§ **Material**:
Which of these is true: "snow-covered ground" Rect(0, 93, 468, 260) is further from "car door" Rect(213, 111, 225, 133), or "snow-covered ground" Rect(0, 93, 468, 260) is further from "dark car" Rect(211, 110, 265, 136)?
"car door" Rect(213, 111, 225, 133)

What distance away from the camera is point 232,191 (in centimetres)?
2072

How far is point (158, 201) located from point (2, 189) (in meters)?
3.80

§ **What the exercise asks**: Rewrite all the rows above in full, multiplying every number in their answers (the box coordinates and the distances) by 1.6. Round each result to the same number of decimal places it had, rounding halves up, and leave all other numbers unchanged.

§ **Task output**:
Which of these is true: "snow-covered ground" Rect(0, 93, 468, 260) is further from "car door" Rect(213, 111, 225, 133), or "snow-covered ground" Rect(0, 93, 468, 260) is further from "dark car" Rect(211, 110, 265, 136)?
"car door" Rect(341, 178, 360, 213)

What distance away from the camera is point 232,191 (in centimetres)?
3315

How far is point (158, 201) located from point (2, 189) (in meters)?
6.08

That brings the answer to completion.